Part of the Isle of Wight Undercliff, it is accessed by several footpaths, including V65C, that descends into the landslip via the Devil's Chimney rock cleft; V65, descending via another rock chimney called 'The Chink'; V65b from Ventnor; and V65a from Luccombe.

Significance
The Bonchurch Landslip (also called East End Landslip) involves a coastal Cretaceous sequence where harder Upper Greensand rocks overlie softer Gault clay. It has SSSI status for its geomorphological interest (the Undercliff itself, and the landslips and mud flows below) and its botanical assemblage. The Gault clay supports established woodland of ash, oak and beech, with unusual lichen species. The lower slips, comprising mixed clay and sandy habitats, support a complex mix of acid-loving and chalk-loving plant species.

History
The Landslip is believed to have existed for thousands of years, but its present terrain derives largely from major landslide events in 1810 and 1818. An 1811 account by Thomas Webster described the scene:

I was surprised at the scene of devastation, which seemed to have been occasioned by some convulsion of nature. A considerable portion of the cliff had fallen down, strewing the whole of the ground between it and the sea with its ruins ; huge masses of solid rock started up amidst heaps of smaller fragments, whilst immense quantities of loose marl, mixed with stones, and even the soil above with the wheat still growing on it, filled up the spaces between, and formed hills of rubbish which are scarcely accessible.

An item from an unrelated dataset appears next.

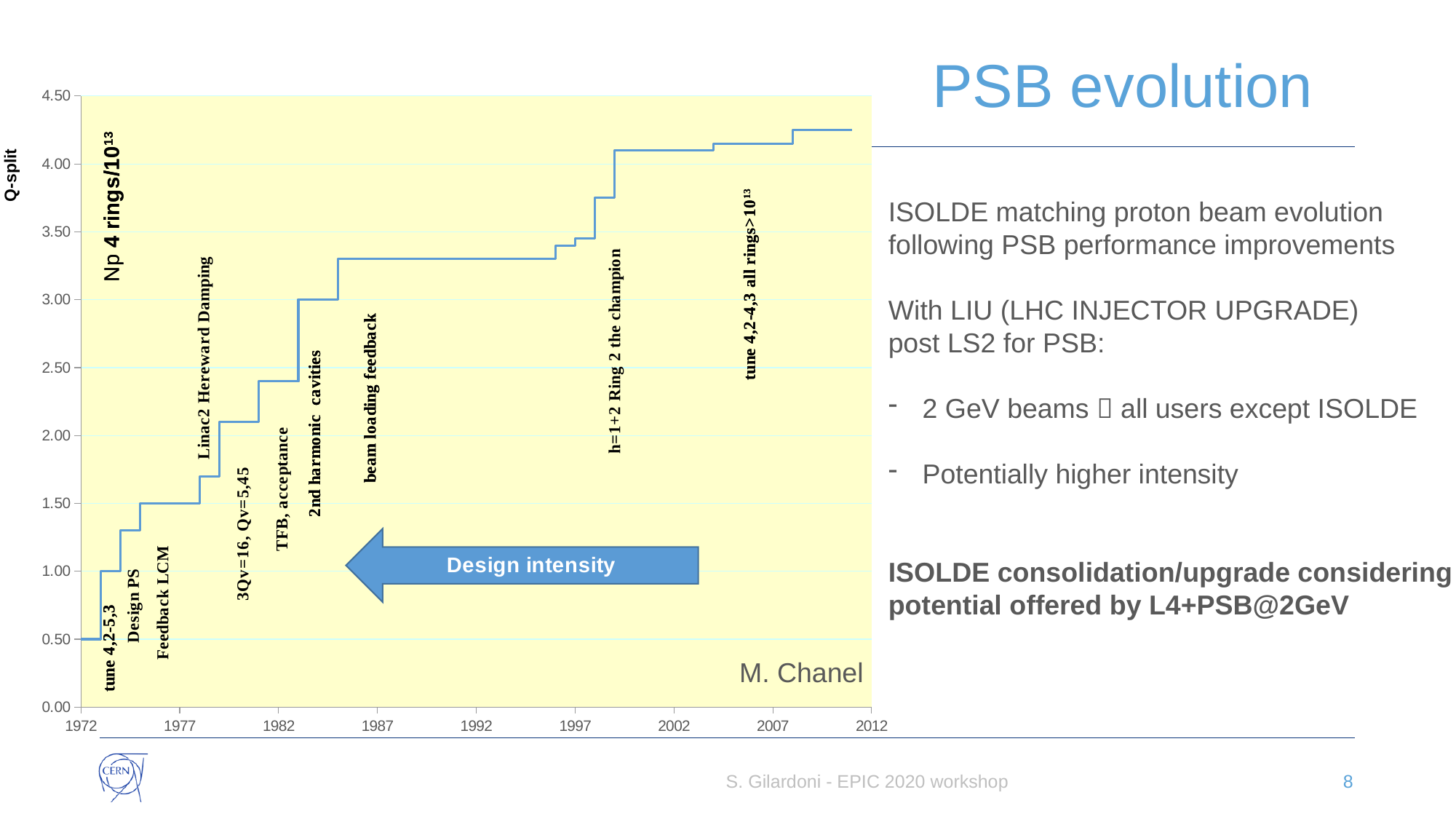
What text is written inside the blue arrow on the chart? Design intensity What value does the line start at in 1972? 0.50 What kind of chart is shown on the slide? line chart Do the plotted values rise or fall from 1972 to 2012? rise Is the value in 1987 greater or less than 3.00? greater Which year has the larger value, 1977 or 1987? 1987 What is the last year shown on the x axis? 2012 In which year shown on the x axis is the plotted value lowest? 1972 Is the value in 1992 greater or less than 3.50? less Is the value in 2012 greater or less than 4.00? greater What value does the line sit at in 1977? 1.50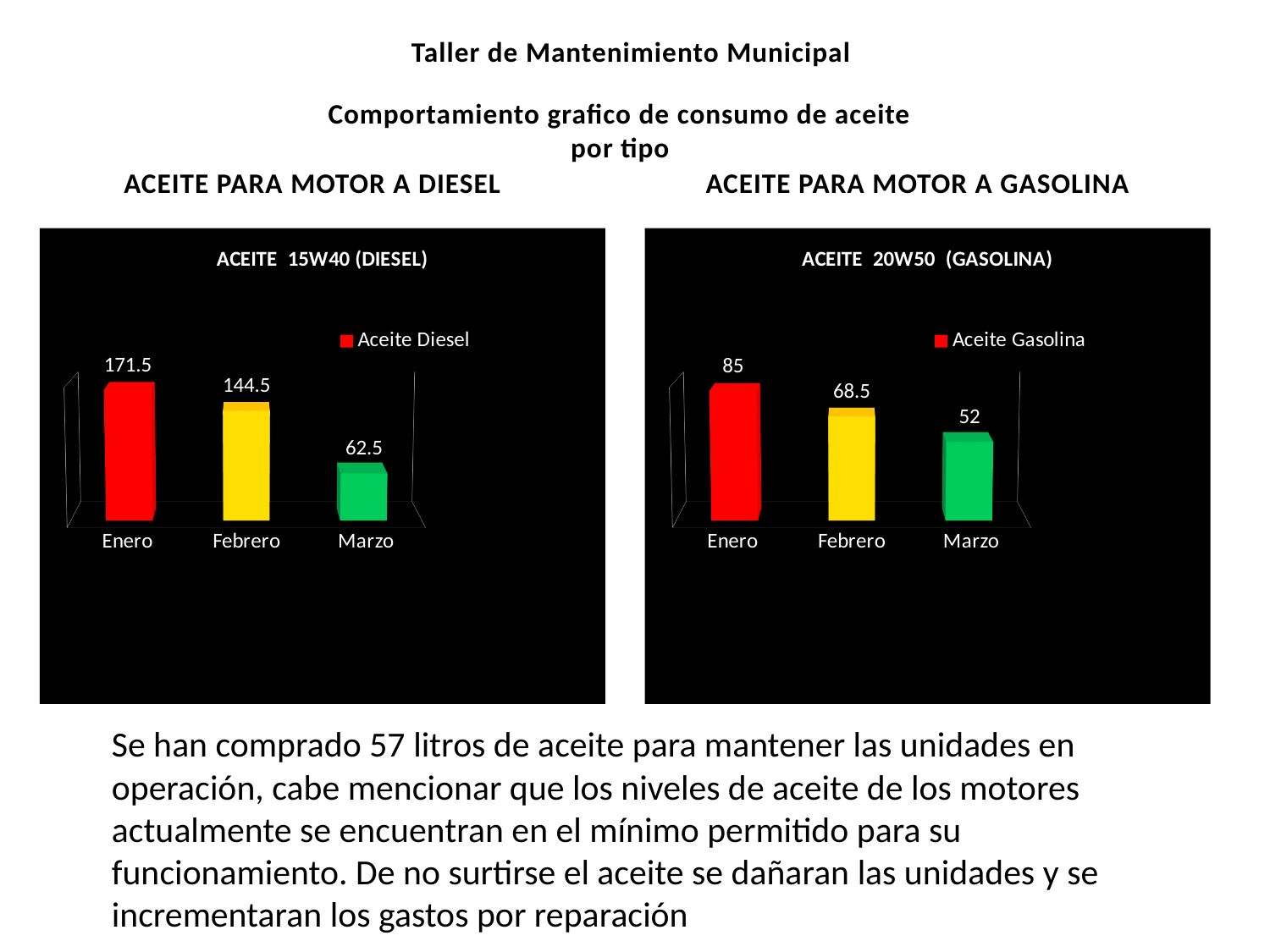
What is the legend entry in the ACEITE 20W50 (GASOLINA) chart? Aceite Gasolina How many series does the legend of the ACEITE 15W40 (DIESEL) chart list? 1 In the ACEITE 20W50 (GASOLINA) chart, what is the value for Febrero? 68.5 In the ACEITE 20W50 (GASOLINA) chart, what is the difference between the values for Febrero and Marzo? 16.5 In the ACEITE 15W40 (DIESEL) chart, which month has the lowest value? Marzo What kind of chart is the ACEITE 20W50 (GASOLINA) chart? Bar chart In the ACEITE 15W40 (DIESEL) chart, what is the value for Enero? 171.5 In the ACEITE 20W50 (GASOLINA) chart, which month has the highest value? Enero In the ACEITE 15W40 (DIESEL) chart, what is the difference between the values for Enero and Febrero? 27 In the ACEITE 15W40 (DIESEL) chart, which is larger, the value for Febrero or the value for Marzo? Febrero In the ACEITE 15W40 (DIESEL) chart, do the values rise or fall from Enero to Marzo? Fall How many months are shown in the ACEITE 20W50 (GASOLINA) chart? 3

Nothing had resisted the force of the falling rocks. Trees were levelled with the ground ; and many lay half buried in the ruins. The streams were choked up, and pools of water were formed in many places. Whatever road or path formerly existed through this place had been effaced ; and with some difficulty I passed over this avalanche which extended many hundred yards.

The Bonchurch Landslip was developed as a picturesque woodland walk in Victorian times, with natural features including the Devil's Chimney, the Chink, and the Wishing Seat (a.k.a. Wishing Stone, a large moss-covered rock by the path).

A lesser slip took place in February 1995. Although Bonchurch village itself is on a stable part of the Undercliff, slippage is still active at its edge adjacent to The Bonchurch Landslip: in 2011, subsidence destroyed North Court, a Victorian villa.

Cultural references
The 1847 religious story The Old Man's Home by William Adams features a description of the East End landslip in the 1840s after its vegetation was re-established.